RECORDED DATA below:
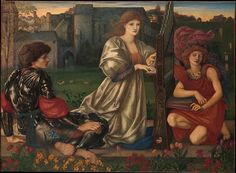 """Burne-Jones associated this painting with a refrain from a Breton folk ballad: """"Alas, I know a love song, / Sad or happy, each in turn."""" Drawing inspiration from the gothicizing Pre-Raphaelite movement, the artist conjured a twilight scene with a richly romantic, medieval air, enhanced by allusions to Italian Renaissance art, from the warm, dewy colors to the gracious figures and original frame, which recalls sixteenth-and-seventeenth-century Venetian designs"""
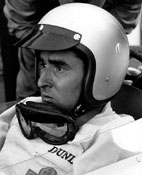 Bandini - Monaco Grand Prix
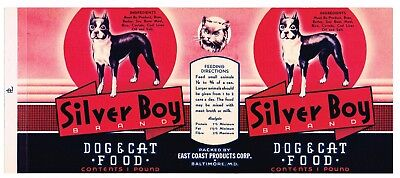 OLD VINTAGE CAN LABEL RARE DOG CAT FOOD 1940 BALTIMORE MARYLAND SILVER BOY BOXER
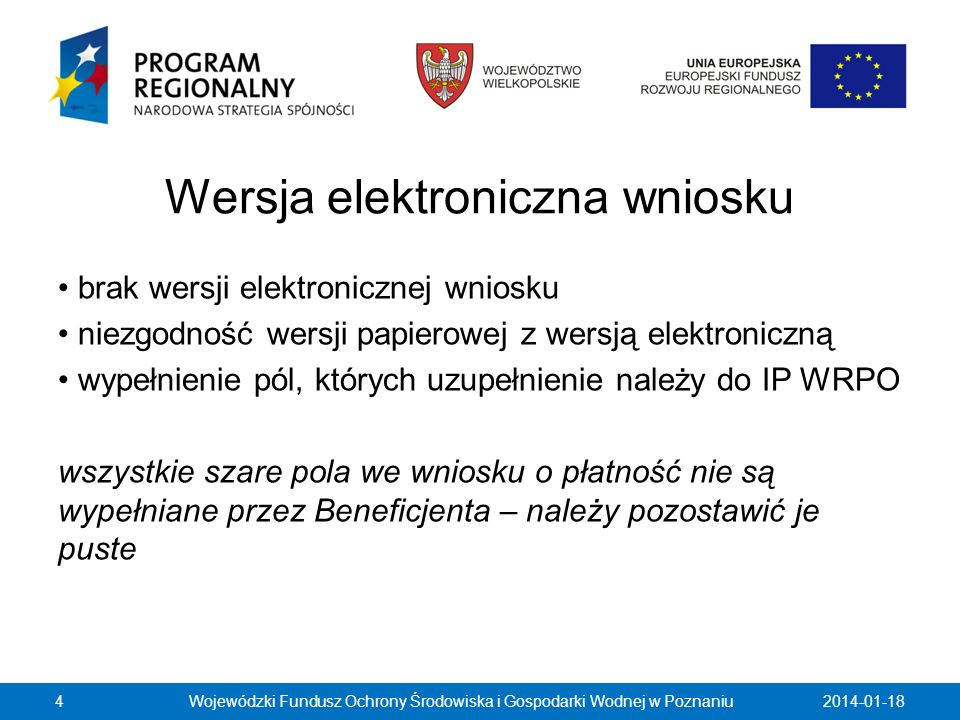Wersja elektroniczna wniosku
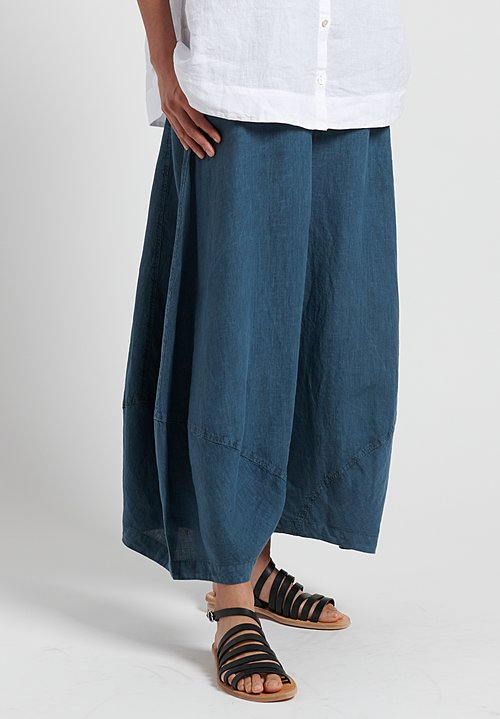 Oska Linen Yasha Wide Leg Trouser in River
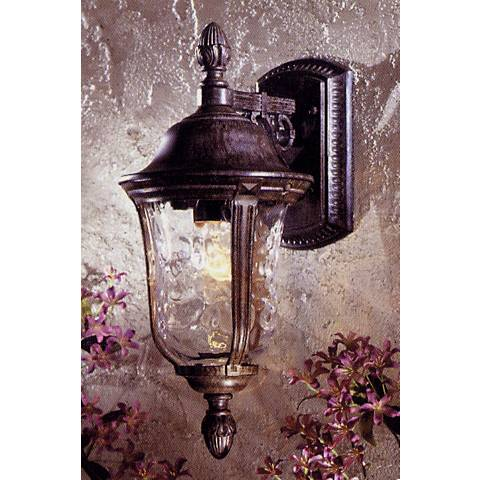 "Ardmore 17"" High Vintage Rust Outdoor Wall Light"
End of RECORDED DATA.
TASK TO COMPLETE » Without the pictures, write out every entry precisely as it appears.

RESPONSE TO THIS TASK »
 """Burne-Jones associated this painting with a refrain from a Breton folk ballad: """"Alas, I know a love song, / Sad or happy, each in turn."""" Drawing inspiration from the gothicizing Pre-Raphaelite movement, the artist conjured a twilight scene with a richly romantic, medieval air, enhanced by allusions to Italian Renaissance art, from the warm, dewy colors to the gracious figures and original frame, which recalls sixteenth-and-seventeenth-century Venetian designs"""
 Bandini - Monaco Grand Prix
 OLD VINTAGE CAN LABEL RARE DOG CAT FOOD 1940 BALTIMORE MARYLAND SILVER BOY BOXER
Wersja elektroniczna wniosku
 Oska Linen Yasha Wide Leg Trouser in River
 "Ardmore 17"" High Vintage Rust Outdoor Wall Light"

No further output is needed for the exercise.